Penelitian: Orang Berpendidikan Tinggi Jarang Kena Gangguan Usus

10

JawaPos.com – Ternyata, ada hubungannya antara usus dengan kemampuan berpikir seseorang. Buktinya, penelitian mengaitkan kemampuan kognitif dan tingkat pendidikan seseorang dengan rendahnya risiko mengalami gangguan usus.

Orang berpendidikan tinggi dan memiliki kemampuan kognitif yang lebih baik, ternyata lebih kecil kemungkinannya untuk mengalami gangguan usus. Seseorang yang berpendidikan lebih cenderung memiliki kesehatan usus yang lebih baik daripada mereka yang tidak berpendidikan.

Mengapa demikian?

Sebuah studi oleh Landmark Edith Cowan University telah menemukan bahwa orang dengan tingkat pendidikan yang lebih tinggi cenderung memiliki genetika tertentu yang mengurangi risiko masalah usus. Sebelumnya, para peneliti yang sama telah menemukan hubungan antara otak individu dan kesehatan usus mereka, atau dikenal sebagai poros usus-otak.
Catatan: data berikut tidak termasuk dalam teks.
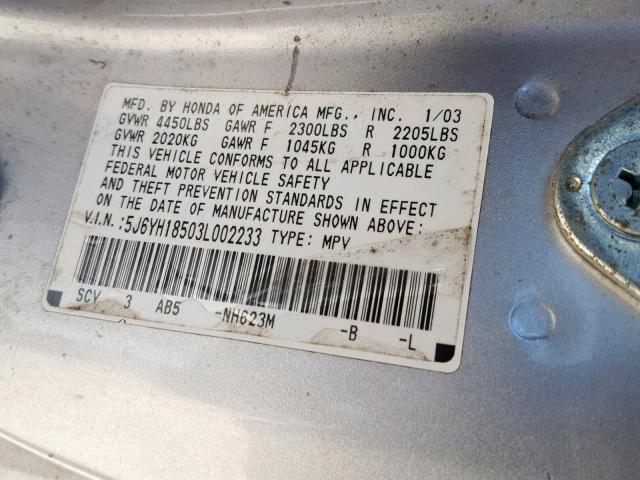 5J6YH18503L002233 - 2003 HONDA ELEMENT EX SILVER photo 10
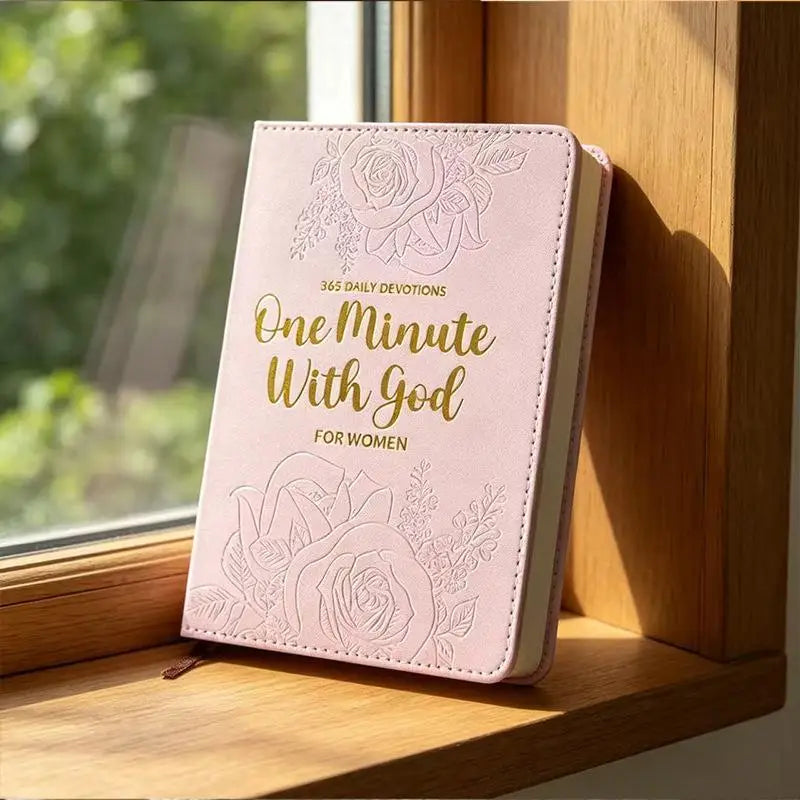 365 Days Daily Prayer Leather Brown And Pink Notebook Portable Daily Devotional Journal Faith Stationery Supplies For Women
“Gangguan usus dan Alzheimer (pikun) mungkin tidak hanya memiliki kecenderungan genetik yang sama, tetapi mungkin juga dipengaruhi oleh variasi genetik yang mendasari pencapaian pendidikan,” kata penulis utama Profesor Simon Laws seperti dilansir dari diabetes.co.uk, Kamis (26/1).

 

Metode Penelitian

Selama studi skala besar, tim akademisi mengamati data genetik dari sekitar 766 ribu orang. Mereka menganalisis data tentang penyakit Alzheimer dan kondisi usus, seperti sindrom iritasi usus besar, divertikulosis, penyakit radang usus, penyakit tukak lambung, gastritis-duodenitis, dan penyakit gastroesophageal reflux.

Orang dengan pendidikan yang lebih tinggi dan kemampuan kognitif yang lebih baik lebih kecil kemungkinannya untuk mengembangkan gangguan usus

 

Hasil Penelitian

Menurut hasilnya, penyakit gastroesophageal reflux (terkait pencernaan) dihubungkan dengan perkembangan demensia dan kognisi yang buruk. Penyakit gastroesophageal reflux diyakini menjadi faktor risiko gangguan kognitif.